Маруся распрямилась, огорченно всплеснула руками, не в силах разорваться пополам и отчаянно желая это сделать.

— Лесик, вы не возьмете Катюшу? Полотенце вон там, на стуле!

— Вот уж увольте, — твердо ответил Линдт. — Не возьму и вам не советую. Она явно чокнутая и наверняка заразная. Я вообще не понимаю, что тут происходит? Какие-то идиоты вас уплотнили? Как только Сергей Александрович позволил! Я сейчас же позвоню в…

— Никто нас не уплотнял, — отрезала Маруся. — Это я сама нас уплотнила. Люди в землянках живут, чуть не на улице рожают, а мы тут… А вы тут… — Она смерила Линдта яростным взглядом. — От вас я такого не ожидала! И вообще — Катюша не заразная, а вот вы — очень даже наверняка. Так что убирайтесь, и чтобы я духу вашего тут не видела. Вернетесь, когда научитесь вести себя хорошо.

Линдт усмехнулся — кое-как, самым краем оскаленного рта.

— Боюсь, этого слишком долго придется ждать, Мария Никитична. Но — как вам угодно. Надеюсь, вы наконец-то счастливы. Жаль только, что святость — это единственное, что вам совершенно не к лицу.

Он вышел, трясясь от злости и унижения и пнув по дороге беззвучную, стремительную, лохматую кошку. Гадость какая, еще и кошку успели завести! А Маруся, молодая, неприбранная, с красными пятнами на щеках, энергично принялась намыливать орущую Катюшу, в общем-то уже совершенно чистую и имеющую самые определенные виды на кашу, которая прела тут же, на плите, укутанная в газеты и байковое одеяло.

— Вот паршивец, — бормотала Маруся, глотая то ли мыльные, то ли свои собственные слезы, — ты только подумай, какой паршивец, а, Кать! Надо же — заразными нас с тобой обозвать… Да на себя бы посмотрел!

Едва живой букетик герани Маруся нашла в коридоре только пару часов спустя и долго реанимировала его, пока не привела окончательно в чувство и не поселила в стакан, на полку. Повыше, чтобы дети не дотянулись. А на третий день пришел просить прощения и каяться побежденный Линдт.

Фактически это была их первая и совершенно точно единственная ссора.


Засилье детей — разного возраста и разной степени запаршивленности — разъяснилось еще до того, как Линдт с Марусей примирились.

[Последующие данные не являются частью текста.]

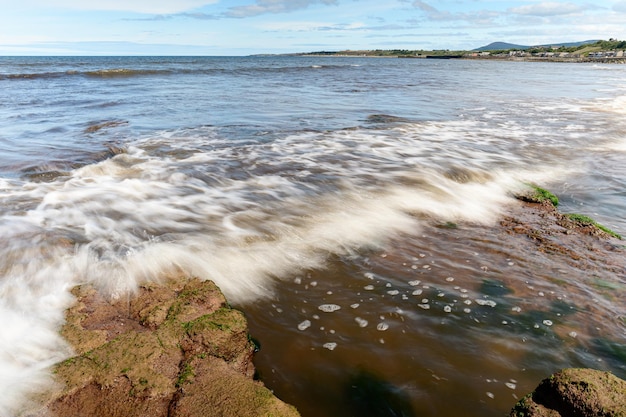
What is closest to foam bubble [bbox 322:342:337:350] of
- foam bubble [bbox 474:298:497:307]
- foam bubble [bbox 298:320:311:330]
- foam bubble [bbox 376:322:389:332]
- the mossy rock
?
foam bubble [bbox 298:320:311:330]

Взятый в заложники Чалдонов, сам изрядно потрясенный своим новым семейным положением, немедленно признался Линдту, что Маруся сначала буквально притащила с улицы эвакуированную с двумя детьми, потом еще одну — и вы не поверите, тоже с двумя отпрысками, и, наконец, организовала что-то вроде домашнего детсада, и теперь каждый день собирает со всей улицы кучу малышни и возится с ними, пока мамаши обеспечивают фронт всем необходимым. А поскольку заводы неутомимо впахивали в три смены, поголовье детей в квартире Чалдоновых не переводилось никогда, и это просто сумасшедший дом какой-то, Лазарь. Бедлам, Содом и Гоморра. Пеленки, вопли, дерьмо — и все круглые сутки. Но разве Марусю переупрямишь?